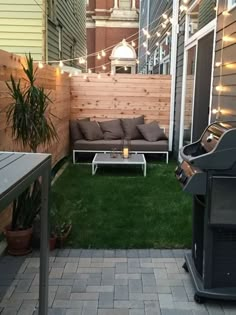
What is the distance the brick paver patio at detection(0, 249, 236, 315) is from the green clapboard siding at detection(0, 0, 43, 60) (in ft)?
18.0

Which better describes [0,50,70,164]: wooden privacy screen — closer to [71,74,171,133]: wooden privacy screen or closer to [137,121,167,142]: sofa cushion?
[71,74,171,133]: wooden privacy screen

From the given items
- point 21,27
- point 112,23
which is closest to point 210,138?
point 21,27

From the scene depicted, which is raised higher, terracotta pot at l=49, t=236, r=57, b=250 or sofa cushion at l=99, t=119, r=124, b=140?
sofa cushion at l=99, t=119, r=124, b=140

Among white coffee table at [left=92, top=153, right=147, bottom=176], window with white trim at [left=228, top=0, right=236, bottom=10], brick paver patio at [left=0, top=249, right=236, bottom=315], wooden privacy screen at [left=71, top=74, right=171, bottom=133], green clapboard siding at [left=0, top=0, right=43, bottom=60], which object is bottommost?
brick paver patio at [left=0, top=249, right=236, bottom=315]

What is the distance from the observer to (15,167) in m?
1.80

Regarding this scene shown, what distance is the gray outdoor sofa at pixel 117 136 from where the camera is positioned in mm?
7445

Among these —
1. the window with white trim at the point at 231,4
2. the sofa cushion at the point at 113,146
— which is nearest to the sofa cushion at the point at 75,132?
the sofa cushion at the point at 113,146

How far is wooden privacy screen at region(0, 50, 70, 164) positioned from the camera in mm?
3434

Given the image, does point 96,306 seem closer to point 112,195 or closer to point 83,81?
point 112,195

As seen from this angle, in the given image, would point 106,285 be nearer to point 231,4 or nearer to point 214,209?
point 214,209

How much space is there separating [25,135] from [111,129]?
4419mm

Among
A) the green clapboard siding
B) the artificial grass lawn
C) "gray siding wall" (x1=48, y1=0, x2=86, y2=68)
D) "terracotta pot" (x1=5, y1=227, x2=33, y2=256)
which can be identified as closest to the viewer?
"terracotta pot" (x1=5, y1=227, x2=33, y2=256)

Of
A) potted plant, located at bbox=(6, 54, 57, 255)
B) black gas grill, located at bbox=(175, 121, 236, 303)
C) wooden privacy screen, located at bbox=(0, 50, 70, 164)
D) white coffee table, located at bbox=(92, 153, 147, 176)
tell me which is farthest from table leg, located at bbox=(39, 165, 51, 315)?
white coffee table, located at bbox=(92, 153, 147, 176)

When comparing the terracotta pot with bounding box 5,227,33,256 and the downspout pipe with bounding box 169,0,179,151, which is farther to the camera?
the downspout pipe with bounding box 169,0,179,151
====================
**WRITTEN PROBLEM**
Please render the listing, from the line containing "How much space" through the end of the listing, as a JSON array of strings with one string per line and blank lines omitted.

**ANSWER FOR THIS EXERCISE**
[
  "How much space is there separating [25,135] from [111,129]?",
  "4419mm",
  "Among",
  "A) the green clapboard siding",
  "B) the artificial grass lawn",
  "C) \"gray siding wall\" (x1=48, y1=0, x2=86, y2=68)",
  "D) \"terracotta pot\" (x1=5, y1=227, x2=33, y2=256)",
  "which can be identified as closest to the viewer?",
  "\"terracotta pot\" (x1=5, y1=227, x2=33, y2=256)",
  "Of",
  "A) potted plant, located at bbox=(6, 54, 57, 255)",
  "B) black gas grill, located at bbox=(175, 121, 236, 303)",
  "C) wooden privacy screen, located at bbox=(0, 50, 70, 164)",
  "D) white coffee table, located at bbox=(92, 153, 147, 176)",
  "tell me which is farthest from table leg, located at bbox=(39, 165, 51, 315)?",
  "white coffee table, located at bbox=(92, 153, 147, 176)",
  "When comparing the terracotta pot with bounding box 5,227,33,256 and the downspout pipe with bounding box 169,0,179,151, which is farther to the camera?",
  "the downspout pipe with bounding box 169,0,179,151"
]